Ms Patel said asylum applicants with criminal records who returned to the UK after being deported would receive a jail sentence of up to five years. The current maximum is six months.

And people smugglers – responsible for shipping many of the 8,500 people who crossed the English Channel in small boats last year – could get life sentences, she warned.

“I make no apology for these actions being firm,” the home secretary said. “But as they will also save lives and target people smugglers, they are also undeniably fair.”

There were 35,099 asylum claims made in the UK during the year ending March 2020, with Iran, Albania and Iraq providing the most applicants.

Responding to Ms Patel’s pledges, Refugee Council chief executive Enver Solomon accused the government of “seeking to unjustly differentiate between the deserving and undeserving refugee” by giving protection “based on how they travel to the UK”.

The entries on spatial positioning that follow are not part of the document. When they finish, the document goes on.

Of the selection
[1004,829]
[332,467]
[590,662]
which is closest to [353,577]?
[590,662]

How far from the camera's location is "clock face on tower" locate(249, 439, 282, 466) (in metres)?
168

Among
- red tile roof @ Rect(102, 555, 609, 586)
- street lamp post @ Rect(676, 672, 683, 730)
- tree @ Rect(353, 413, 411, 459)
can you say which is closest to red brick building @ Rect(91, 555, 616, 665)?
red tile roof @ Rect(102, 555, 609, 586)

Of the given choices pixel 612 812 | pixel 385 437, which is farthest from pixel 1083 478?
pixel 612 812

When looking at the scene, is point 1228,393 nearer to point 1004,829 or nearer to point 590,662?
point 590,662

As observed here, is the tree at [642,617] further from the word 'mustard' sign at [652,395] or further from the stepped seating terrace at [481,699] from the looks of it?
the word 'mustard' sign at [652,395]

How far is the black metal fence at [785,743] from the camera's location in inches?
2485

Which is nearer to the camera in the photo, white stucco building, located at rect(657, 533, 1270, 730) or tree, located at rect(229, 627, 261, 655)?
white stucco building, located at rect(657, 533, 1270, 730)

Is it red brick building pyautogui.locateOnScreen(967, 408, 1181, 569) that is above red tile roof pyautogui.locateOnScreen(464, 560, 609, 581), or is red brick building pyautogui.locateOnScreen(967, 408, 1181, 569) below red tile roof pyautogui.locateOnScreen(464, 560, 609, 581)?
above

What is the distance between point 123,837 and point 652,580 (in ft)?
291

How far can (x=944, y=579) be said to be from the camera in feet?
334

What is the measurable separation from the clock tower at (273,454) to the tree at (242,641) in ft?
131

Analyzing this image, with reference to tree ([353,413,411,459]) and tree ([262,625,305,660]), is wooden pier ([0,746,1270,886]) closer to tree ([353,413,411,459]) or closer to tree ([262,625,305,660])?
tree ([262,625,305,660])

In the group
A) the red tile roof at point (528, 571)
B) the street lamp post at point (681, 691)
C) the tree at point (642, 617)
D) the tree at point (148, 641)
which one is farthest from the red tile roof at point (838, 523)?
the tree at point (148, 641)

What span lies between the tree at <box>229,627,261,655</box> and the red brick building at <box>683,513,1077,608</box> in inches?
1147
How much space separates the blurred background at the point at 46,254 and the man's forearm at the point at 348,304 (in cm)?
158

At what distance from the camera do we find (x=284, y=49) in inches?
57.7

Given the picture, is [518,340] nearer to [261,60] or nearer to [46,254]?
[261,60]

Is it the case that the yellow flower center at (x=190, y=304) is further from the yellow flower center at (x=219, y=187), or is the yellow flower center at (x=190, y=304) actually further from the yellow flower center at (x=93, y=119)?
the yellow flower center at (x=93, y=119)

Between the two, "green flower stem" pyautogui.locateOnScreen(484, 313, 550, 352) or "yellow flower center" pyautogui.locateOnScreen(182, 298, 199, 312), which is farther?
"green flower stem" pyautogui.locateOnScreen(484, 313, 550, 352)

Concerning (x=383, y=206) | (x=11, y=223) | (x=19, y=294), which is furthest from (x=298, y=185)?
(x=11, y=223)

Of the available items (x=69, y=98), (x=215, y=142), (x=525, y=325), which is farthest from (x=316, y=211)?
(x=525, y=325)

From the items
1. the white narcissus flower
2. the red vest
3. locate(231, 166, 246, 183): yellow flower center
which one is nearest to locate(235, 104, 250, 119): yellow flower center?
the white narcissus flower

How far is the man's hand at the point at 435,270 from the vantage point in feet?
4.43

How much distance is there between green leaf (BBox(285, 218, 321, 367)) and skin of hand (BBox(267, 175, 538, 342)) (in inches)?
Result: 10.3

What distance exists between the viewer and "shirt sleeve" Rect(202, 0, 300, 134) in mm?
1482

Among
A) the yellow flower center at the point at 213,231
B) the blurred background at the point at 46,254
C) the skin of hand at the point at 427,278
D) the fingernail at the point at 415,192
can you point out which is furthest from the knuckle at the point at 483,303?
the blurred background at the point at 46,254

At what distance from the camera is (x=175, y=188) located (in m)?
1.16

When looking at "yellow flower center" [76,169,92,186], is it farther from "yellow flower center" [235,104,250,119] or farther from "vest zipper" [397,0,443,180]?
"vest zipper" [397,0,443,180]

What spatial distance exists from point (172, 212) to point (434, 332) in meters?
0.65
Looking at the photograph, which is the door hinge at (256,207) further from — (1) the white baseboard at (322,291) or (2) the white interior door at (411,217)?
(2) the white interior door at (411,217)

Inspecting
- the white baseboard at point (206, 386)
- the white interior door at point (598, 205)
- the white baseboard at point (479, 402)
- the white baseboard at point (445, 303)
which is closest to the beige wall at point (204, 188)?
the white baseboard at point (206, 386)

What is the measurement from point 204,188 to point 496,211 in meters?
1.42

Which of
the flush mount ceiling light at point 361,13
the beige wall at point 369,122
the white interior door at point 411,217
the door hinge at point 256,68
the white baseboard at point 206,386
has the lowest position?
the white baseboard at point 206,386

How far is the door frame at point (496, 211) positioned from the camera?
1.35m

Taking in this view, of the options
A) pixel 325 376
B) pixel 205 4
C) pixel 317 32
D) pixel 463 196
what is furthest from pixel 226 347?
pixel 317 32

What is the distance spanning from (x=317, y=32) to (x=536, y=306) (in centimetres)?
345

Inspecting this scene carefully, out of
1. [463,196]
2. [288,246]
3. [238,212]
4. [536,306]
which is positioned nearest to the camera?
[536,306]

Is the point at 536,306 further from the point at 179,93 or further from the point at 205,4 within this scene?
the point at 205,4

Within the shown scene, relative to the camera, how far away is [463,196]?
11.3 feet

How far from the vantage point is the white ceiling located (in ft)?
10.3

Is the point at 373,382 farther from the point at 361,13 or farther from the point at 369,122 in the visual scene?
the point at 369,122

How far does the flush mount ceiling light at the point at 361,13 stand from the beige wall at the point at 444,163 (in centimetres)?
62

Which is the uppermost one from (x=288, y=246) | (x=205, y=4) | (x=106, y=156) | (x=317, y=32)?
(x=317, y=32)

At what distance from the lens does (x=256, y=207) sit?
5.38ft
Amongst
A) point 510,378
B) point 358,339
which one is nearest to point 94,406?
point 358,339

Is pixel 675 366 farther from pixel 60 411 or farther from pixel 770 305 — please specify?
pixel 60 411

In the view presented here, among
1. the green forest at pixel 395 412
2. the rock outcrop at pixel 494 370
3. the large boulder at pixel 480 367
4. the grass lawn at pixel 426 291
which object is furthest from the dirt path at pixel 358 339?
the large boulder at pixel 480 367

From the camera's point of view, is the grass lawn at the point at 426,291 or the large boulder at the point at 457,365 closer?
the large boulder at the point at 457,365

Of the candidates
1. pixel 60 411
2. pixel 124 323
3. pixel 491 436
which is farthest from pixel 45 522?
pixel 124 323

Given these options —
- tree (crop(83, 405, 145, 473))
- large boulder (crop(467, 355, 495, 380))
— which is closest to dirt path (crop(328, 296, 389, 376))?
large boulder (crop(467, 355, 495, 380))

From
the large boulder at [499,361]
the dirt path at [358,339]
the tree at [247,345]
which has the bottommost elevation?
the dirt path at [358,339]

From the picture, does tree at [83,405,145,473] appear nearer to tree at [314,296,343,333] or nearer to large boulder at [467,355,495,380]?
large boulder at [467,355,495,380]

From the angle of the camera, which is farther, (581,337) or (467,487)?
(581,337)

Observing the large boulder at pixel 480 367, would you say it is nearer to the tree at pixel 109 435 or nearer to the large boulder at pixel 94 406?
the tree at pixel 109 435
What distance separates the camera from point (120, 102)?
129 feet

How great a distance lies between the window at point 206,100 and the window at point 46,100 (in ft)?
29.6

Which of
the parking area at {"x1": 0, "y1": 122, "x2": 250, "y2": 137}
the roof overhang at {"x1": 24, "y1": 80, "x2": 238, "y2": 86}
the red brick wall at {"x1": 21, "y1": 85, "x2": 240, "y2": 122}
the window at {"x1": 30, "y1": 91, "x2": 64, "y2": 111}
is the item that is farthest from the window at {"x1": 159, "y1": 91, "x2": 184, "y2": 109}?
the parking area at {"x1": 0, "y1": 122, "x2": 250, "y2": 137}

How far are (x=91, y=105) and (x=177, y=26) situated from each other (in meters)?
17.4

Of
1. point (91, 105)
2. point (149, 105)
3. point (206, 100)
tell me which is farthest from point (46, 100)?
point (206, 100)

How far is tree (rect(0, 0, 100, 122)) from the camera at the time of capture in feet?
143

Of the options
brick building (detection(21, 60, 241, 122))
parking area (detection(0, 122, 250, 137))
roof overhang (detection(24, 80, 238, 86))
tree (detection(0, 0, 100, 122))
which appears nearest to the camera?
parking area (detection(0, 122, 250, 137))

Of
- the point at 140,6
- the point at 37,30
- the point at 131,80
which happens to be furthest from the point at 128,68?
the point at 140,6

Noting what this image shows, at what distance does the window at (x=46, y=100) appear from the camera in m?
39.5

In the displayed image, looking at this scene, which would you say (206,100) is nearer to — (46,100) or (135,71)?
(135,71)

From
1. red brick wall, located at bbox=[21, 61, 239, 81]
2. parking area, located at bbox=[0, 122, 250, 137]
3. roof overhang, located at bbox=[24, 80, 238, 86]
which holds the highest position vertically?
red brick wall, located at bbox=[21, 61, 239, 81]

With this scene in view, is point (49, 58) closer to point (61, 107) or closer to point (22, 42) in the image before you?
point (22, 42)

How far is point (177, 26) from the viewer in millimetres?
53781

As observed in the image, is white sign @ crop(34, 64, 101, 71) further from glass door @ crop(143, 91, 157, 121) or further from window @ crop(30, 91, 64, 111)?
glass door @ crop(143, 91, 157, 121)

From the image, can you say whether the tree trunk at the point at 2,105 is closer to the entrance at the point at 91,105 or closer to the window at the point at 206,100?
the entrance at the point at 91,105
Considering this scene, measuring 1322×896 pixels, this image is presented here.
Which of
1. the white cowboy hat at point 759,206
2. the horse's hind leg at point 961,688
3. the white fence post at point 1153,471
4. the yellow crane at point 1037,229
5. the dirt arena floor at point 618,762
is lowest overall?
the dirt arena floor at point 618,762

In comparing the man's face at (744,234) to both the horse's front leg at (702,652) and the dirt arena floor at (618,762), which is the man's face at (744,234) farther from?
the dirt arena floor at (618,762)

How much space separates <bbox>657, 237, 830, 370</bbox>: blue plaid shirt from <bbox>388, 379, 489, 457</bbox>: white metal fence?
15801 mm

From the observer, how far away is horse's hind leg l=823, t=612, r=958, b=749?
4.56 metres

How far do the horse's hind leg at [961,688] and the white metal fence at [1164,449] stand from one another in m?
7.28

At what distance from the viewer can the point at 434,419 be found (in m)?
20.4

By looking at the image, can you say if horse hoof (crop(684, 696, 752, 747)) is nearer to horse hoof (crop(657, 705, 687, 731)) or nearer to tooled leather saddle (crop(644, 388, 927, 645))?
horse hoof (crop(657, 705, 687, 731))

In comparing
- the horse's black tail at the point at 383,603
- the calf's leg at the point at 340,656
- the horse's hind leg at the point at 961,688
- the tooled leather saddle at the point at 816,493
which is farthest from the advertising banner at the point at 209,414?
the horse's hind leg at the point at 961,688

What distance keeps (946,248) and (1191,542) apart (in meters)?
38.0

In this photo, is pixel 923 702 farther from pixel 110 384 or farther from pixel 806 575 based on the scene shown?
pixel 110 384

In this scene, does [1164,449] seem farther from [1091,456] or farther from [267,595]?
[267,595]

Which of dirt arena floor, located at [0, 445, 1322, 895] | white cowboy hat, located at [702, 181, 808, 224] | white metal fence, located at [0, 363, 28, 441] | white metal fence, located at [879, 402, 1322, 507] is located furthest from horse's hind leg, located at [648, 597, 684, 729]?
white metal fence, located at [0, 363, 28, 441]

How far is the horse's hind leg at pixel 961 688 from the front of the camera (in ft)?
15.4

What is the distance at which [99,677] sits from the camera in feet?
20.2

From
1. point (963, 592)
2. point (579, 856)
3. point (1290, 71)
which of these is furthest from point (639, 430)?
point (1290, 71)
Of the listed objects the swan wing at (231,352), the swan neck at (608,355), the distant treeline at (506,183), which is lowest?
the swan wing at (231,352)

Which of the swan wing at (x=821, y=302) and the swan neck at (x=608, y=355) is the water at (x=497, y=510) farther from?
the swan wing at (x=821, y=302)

Kolbassia Haoussou, of the charity Freedom from Torture, warned many would become “criminalised”, adding: “These unreal proposals make it clear that this government isn’t serious about improving lives and creating a fair asylum system.”

For Labour, shadow home secretary Nick Thomas-Symonds said the plans would “do next to nothing to stop people making dangerous crossings, and risk withdrawing support from desperate people, such as victims of human trafficking”.

But he promised to “study the detail of whatever the government puts forward” in its full review.